# Upper Timing Chain Guide (56K)



## James (Apr 29, 2002)

Pulled that out of my S14 yesterday. Have been hearing a rattling since I got the car but after I put in the Nismo Motor Mounts yesterday I noticed that it got louder and I could feel the thump from the front of the valve cover suddenly so I felt I needed to yank it out. 

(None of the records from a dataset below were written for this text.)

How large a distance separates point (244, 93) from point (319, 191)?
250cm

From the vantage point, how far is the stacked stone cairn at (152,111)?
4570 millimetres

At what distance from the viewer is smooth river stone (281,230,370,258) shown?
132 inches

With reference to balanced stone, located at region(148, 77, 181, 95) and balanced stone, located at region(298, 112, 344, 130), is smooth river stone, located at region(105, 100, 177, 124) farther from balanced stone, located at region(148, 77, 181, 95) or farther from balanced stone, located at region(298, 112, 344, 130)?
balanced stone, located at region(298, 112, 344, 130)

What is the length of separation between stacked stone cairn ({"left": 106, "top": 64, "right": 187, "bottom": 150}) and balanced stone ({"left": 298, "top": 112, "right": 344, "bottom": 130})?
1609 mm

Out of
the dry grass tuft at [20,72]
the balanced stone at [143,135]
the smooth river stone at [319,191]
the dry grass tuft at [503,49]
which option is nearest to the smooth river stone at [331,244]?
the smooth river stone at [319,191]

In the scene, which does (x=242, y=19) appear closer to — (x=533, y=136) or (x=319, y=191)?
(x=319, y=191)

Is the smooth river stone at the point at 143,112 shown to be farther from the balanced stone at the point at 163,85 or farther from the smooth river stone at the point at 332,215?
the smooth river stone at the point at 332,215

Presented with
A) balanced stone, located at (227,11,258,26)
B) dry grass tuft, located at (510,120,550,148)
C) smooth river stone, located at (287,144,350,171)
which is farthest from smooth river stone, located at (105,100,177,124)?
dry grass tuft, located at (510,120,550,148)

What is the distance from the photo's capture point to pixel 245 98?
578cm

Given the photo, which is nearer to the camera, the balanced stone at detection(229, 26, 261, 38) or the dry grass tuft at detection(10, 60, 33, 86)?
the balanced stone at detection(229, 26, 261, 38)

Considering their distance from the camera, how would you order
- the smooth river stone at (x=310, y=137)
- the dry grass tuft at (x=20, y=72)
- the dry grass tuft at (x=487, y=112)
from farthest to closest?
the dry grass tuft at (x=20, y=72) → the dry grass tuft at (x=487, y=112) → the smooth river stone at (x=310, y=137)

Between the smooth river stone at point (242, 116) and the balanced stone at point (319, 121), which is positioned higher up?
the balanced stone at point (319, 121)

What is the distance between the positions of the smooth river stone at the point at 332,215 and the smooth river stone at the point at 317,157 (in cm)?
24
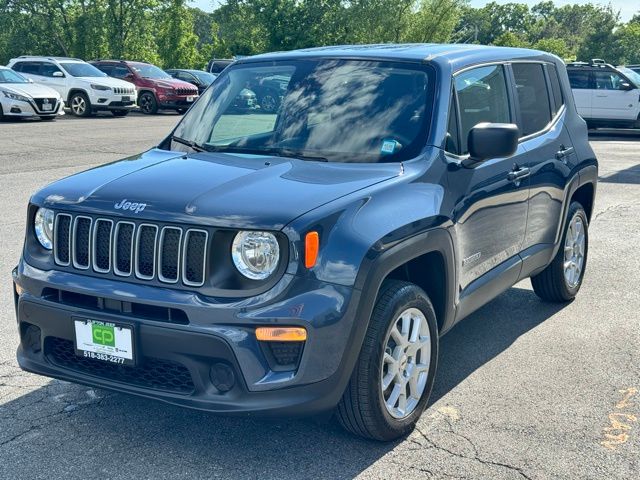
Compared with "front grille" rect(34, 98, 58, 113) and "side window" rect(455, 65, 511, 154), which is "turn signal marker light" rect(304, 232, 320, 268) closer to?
"side window" rect(455, 65, 511, 154)

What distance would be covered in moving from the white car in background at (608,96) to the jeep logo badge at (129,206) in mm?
19099

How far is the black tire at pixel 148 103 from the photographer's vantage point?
2808cm

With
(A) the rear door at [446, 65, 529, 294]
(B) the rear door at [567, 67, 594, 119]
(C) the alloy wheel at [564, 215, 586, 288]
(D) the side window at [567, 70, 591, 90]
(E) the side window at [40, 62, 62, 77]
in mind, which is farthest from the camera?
(E) the side window at [40, 62, 62, 77]

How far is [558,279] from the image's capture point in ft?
19.7

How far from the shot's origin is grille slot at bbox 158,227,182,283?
11.4 ft

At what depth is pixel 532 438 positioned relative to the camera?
400 cm

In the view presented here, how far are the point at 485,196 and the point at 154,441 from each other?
2.10 metres

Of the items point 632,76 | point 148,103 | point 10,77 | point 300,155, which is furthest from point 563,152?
point 148,103

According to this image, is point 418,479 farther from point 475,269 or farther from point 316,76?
point 316,76

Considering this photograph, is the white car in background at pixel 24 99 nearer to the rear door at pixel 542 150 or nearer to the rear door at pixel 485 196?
the rear door at pixel 542 150

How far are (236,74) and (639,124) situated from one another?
18.2m

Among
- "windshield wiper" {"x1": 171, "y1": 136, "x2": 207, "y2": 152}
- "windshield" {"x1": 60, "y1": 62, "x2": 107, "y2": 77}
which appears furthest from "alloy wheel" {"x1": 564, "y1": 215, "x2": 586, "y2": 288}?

You can see how far the chain wore into the plastic guide... the crack propagates all the way through the metal cover and was barely hanging on. Rattling is now gone and engine runs a whole lot smoother. I think the rattling may have been picked up by the knock sensor during normal operation.


----------



## Nismo240 (Jul 24, 2004)

yeah, there has been so many threads on here about a ticking noise coming from the front of the engine and it being the timing chain guide. i honestly don't know anyone who still has there's in. you're lucky it didn't screw up anything internally.


----------



## Loki (Jan 12, 2004)

Nismo240 said:


> yeah, there has been so many threads on here about a ticking noise coming from the front of the engine and it being the timing chain guide. i honestly don't know anyone who still has there's in. you're lucky it didn't screw up anything internally.



shit im sure i still have it........it does tick.....should i remove it? or is there a thread on how to do it..?


----------



## James (Apr 29, 2002)

Nismo240 said:


> yeah, there has been so many threads on here about a ticking noise coming from the front of the engine and it being the timing chain guide. i honestly don't know anyone who still has there's in. you're lucky it didn't screw up anything internally.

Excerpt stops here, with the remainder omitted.